The unified framework is formulated to include a dose fidelity term, a heterogeneity-weighted group sparsity term, and a sensitivity regularization term. The dose fidelity term encourages less physical dose deviation from ideal distribution. The L2,1/2-norm group sparsity is used to reduce the number of active beams from the initial 1162 evenly distributed non-coplanar candidate beams, to between 2 and 4. A heterogeneity index, which evaluates the lateral tissue heterogeneity of a beam, is used to weigh the group sparsity term. With this index, beams more resilient to setup uncertainties are encouraged. There is a symbiotic relationship between the heterogeneity index and the sensitivity regularization; the integrated optimization framework further improves beam robustness against both range and setup uncertainties. This Sensitivity regularization and Heterogeneity weighting based BOO and FMO framework (SHBOO-FMO) was tested on two skull-base tumor (SBT) patients and two bilateral head-and-neck (H&N) patients.

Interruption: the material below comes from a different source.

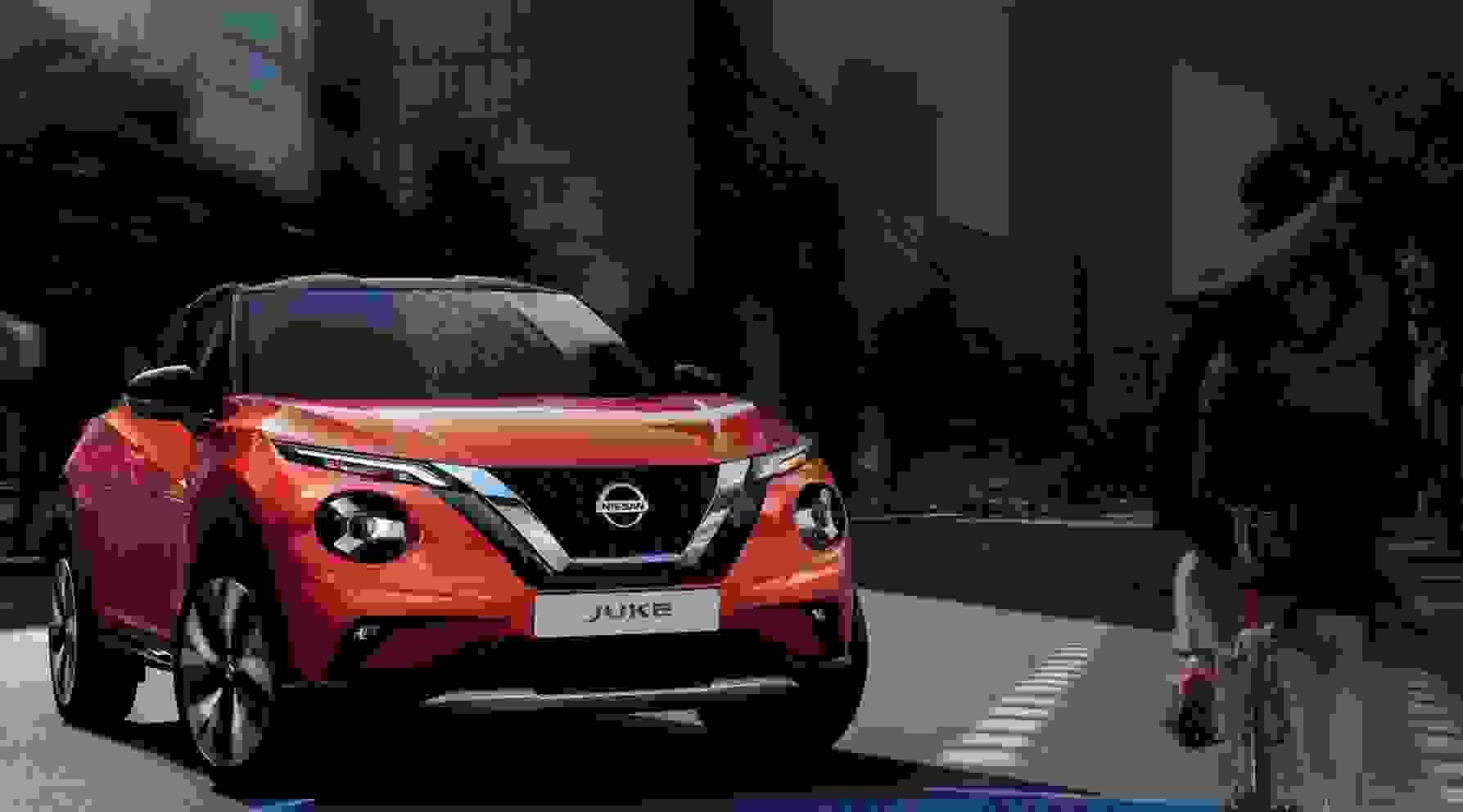 Next Generation Nissan Juke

The conventional CTV-based optimized plans (Conv) with SHBOO-FMO beams (SHBOO-Conv) and manual beams (MAN-Conv) were compared to investigate the beam robustness of the proposed method. The dosimetry and robustness of SHBOO-FMO plan were compared against the manual beam plan with CTV-based voxel-wise worst-case scenario approach (MAN-WC).

Results

With SHBOO-FMO method, the beams with superior range robustness over manual beams were selected while the setup robustness was maintained or improved. On average, the lowest [D95%, V95%, V100%] of CTV were increased from [93.8%, 91.0%, 70.6%] in MAN-Conv plans, to [98.6%, 98.6%, 96.1%] in SHBOO-Conv plans with range uncertainties. With setup uncertainties, the average lowest [D98%, D95%, V95%, V100%] of CTV were increased from [92.0%, 94.8%, 94.3%, 78.9%] in MAN-Conv plans, to [93.5%, 96.6%, 97.0%, 91.9%] in SHBOO-Conv plans. Compared with the MAN-WC plans, the final SHBOO-FMO plans achieved comparable plan robustness and better OAR sparing, with an average reduction of [Dmean, Dmax] of [6.3, 6.6] GyRBE for the SBT cases and [1.9, 5.1] GyRBE for the H&N cases from the MAN-WC plans.

Conclusions

A novel robust optimization method was developed for IMPT. It integrates robust BOO and robust FMO into a unified framework, and the resulting optimization problem can be solved efficiently. Compared with the current clinical practice, where beam angles are manually selected and fluence map is optimized by worst-case method, the planning efficiency is improved, and it generates plans with superior dosimetry and good robustness.